◆ Instruction ◆
Copy out every one of the records below word for word, leaving out the pictures.

◆ Supplied material ◆

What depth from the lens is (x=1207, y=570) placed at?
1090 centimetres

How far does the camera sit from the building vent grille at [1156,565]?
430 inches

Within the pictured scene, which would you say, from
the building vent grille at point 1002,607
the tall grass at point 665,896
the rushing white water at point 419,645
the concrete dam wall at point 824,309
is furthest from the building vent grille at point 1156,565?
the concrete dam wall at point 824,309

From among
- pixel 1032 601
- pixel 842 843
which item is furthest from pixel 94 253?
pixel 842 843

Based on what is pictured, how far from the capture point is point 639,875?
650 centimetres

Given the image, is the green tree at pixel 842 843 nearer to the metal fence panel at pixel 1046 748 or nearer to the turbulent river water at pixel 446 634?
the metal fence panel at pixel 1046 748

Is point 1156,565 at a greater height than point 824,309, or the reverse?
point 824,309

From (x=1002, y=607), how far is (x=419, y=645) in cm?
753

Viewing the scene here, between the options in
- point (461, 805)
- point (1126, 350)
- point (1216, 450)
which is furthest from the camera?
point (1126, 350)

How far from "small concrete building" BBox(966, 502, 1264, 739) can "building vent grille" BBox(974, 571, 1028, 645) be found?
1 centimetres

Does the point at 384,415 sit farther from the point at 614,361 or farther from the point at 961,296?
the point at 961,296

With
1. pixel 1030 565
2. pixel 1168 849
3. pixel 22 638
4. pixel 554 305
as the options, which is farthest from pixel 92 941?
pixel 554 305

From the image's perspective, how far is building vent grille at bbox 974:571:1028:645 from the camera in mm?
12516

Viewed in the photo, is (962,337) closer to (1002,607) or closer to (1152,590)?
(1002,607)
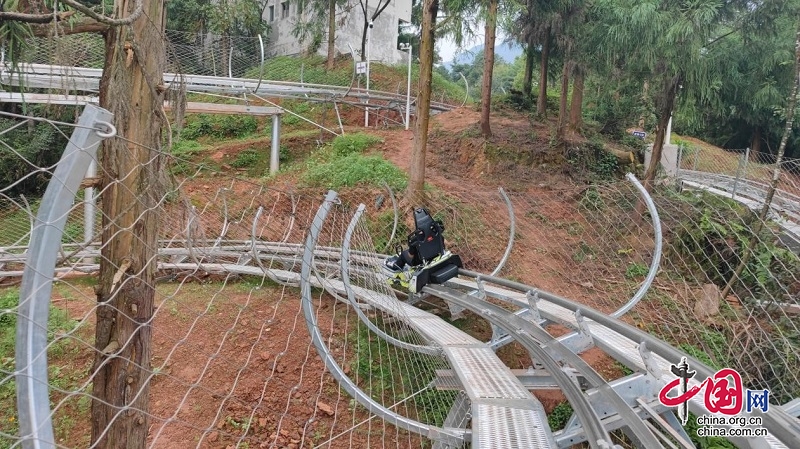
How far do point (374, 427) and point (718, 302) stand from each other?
11.4 feet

◆ Response ◆
What depth from the lens is (x=1207, y=570) placed at?
1090 centimetres

How far does the camera sit from the building vent grille at [1156,565]?
430 inches

Within the pictured scene, which would you say, from
the building vent grille at point 1002,607
the tall grass at point 665,896
the rushing white water at point 419,645
the concrete dam wall at point 824,309
is furthest from the building vent grille at point 1156,565?
the concrete dam wall at point 824,309

From among
- pixel 1032 601
- pixel 842 843
which item is furthest from pixel 94 253?
pixel 842 843

Based on what is pictured, how far from the capture point is point 639,875?
650 centimetres

Given the image, is the green tree at pixel 842 843 nearer to the metal fence panel at pixel 1046 748 or nearer to the turbulent river water at pixel 446 634?
the metal fence panel at pixel 1046 748

Is point 1156,565 at a greater height than point 824,309, or the reverse?
point 824,309

From (x=1002, y=607), how far is (x=419, y=645) in cm?
753

Viewing the scene here, between the options in
- point (461, 805)
- point (1126, 350)
- point (1216, 450)
which is furthest from the camera?
point (1126, 350)

How far from "small concrete building" BBox(966, 502, 1264, 739) can "building vent grille" BBox(974, 571, 1028, 645) be found?
1 centimetres

Does the point at 384,415 sit farther from the point at 614,361 or farther from the point at 961,296?
the point at 961,296

With
1. pixel 1030 565
2. pixel 1168 849
3. pixel 22 638
4. pixel 554 305
as the options, which is farthest from pixel 92 941?
pixel 554 305

From the image's perspective, how far is building vent grille at bbox 974:571:1028:645 from the camera in mm?
12516

Viewed in the photo, is (962,337) closer to (1002,607) or closer to (1152,590)?
(1002,607)
How far do point (374, 427) and point (718, 302) stand from each other?
11.4 feet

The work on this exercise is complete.